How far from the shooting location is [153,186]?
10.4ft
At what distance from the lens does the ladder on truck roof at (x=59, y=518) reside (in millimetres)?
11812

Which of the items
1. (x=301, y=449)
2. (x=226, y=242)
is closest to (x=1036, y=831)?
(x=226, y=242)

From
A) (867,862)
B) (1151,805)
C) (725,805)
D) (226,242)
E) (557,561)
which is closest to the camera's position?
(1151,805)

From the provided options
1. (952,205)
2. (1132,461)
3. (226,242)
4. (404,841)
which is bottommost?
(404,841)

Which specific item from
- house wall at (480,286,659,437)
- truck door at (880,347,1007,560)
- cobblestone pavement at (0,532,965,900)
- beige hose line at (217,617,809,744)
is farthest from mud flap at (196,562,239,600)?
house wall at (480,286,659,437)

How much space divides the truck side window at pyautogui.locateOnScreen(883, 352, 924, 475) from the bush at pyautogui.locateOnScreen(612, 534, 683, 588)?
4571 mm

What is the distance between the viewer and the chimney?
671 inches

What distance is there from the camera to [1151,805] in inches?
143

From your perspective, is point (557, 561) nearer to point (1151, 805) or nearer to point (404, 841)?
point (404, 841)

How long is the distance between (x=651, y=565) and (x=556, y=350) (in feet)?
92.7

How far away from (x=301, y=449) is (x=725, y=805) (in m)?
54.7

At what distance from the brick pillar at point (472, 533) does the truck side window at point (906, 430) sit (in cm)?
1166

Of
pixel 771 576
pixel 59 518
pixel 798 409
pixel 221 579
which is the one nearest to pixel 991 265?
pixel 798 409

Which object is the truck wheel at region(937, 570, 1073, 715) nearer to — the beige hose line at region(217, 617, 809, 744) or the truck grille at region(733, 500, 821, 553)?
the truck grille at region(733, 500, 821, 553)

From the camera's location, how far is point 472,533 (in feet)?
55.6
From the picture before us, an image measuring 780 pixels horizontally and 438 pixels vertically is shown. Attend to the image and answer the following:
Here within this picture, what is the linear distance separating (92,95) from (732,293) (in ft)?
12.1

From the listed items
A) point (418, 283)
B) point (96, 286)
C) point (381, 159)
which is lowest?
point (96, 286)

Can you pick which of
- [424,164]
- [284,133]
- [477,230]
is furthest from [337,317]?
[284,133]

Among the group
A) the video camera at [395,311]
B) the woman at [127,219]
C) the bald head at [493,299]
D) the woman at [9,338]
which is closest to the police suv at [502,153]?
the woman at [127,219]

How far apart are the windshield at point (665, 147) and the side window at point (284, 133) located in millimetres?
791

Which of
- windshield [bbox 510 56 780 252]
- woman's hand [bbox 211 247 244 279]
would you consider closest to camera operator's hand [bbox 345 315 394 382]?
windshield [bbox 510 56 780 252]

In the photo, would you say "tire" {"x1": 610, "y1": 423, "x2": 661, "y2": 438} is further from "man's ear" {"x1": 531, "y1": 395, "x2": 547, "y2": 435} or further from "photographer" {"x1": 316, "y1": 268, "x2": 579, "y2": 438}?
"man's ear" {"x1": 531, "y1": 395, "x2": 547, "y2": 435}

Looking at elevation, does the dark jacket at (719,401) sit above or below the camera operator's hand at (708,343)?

-=-=-=-=-

Task details: Every entry needs to be retyped exactly.

Answer to the exercise:
How far from the shooting location is [153,186]?
10.4ft
At what distance from the lens does the ladder on truck roof at (x=59, y=518) reside (in millimetres)?
11812

Which of the items
1. (x=301, y=449)
2. (x=226, y=242)
is closest to (x=1036, y=831)?
(x=226, y=242)

From
A) (867,862)
B) (1151,805)
C) (725,805)
D) (226,242)
E) (557,561)
which is closest to the camera's position?
(1151,805)

From the provided options
1. (952,205)
2. (1132,461)
3. (226,242)
4. (404,841)
which is bottommost?
(404,841)

Which specific item from
- house wall at (480,286,659,437)
- truck door at (880,347,1007,560)
- cobblestone pavement at (0,532,965,900)
- beige hose line at (217,617,809,744)
is farthest from mud flap at (196,562,239,600)?
house wall at (480,286,659,437)

How much space divides the truck side window at pyautogui.locateOnScreen(883, 352, 924, 475) from the bush at pyautogui.locateOnScreen(612, 534, 683, 588)?
4571 mm

What is the distance between the viewer and the chimney?
671 inches

What distance is there from the camera to [1151,805] in inches?
143

From your perspective, is point (557, 561) nearer to point (1151, 805) or nearer to point (404, 841)?
point (404, 841)

How long is the distance between (x=651, y=565) and (x=556, y=350) (in feet)?
92.7

How far away from (x=301, y=449) is (x=725, y=805) (in m)?
54.7

At what distance from the brick pillar at point (472, 533) does the truck side window at point (906, 430) sit (in cm)?
1166

Of
pixel 771 576
pixel 59 518
pixel 798 409
pixel 221 579
which is the one nearest to pixel 991 265?
pixel 798 409

Which object is the truck wheel at region(937, 570, 1073, 715) nearer to — the beige hose line at region(217, 617, 809, 744) or the truck grille at region(733, 500, 821, 553)?
the truck grille at region(733, 500, 821, 553)

From the camera's location, how far is point 472,533 (in feet)?
55.6
From the picture before us, an image measuring 780 pixels horizontally and 438 pixels vertically is shown. Attend to the image and answer the following:
Here within this picture, what is the linear distance separating (92,95) from (732,293) (in ft)?
12.1

From the listed items
A) point (418, 283)
B) point (96, 286)
C) point (381, 159)
which is lowest?
point (96, 286)

Can you pick which of
- [424,164]
- [284,133]
- [477,230]
is furthest from [337,317]?
[284,133]

Among the group
A) the video camera at [395,311]
B) the woman at [127,219]
C) the bald head at [493,299]
D) the woman at [9,338]
which is closest to the police suv at [502,153]?
the woman at [127,219]

How far apart are the windshield at point (665, 147) and the side window at point (284, 133) located in millimetres?
791

Which of
- windshield [bbox 510 56 780 252]
- woman's hand [bbox 211 247 244 279]
would you consider closest to camera operator's hand [bbox 345 315 394 382]?
windshield [bbox 510 56 780 252]

In the photo, would you say "tire" {"x1": 610, "y1": 423, "x2": 661, "y2": 438} is further from "man's ear" {"x1": 531, "y1": 395, "x2": 547, "y2": 435} or further from "photographer" {"x1": 316, "y1": 268, "x2": 579, "y2": 438}?
"man's ear" {"x1": 531, "y1": 395, "x2": 547, "y2": 435}

Looking at elevation, does the dark jacket at (719,401) sit above or below the camera operator's hand at (708,343)?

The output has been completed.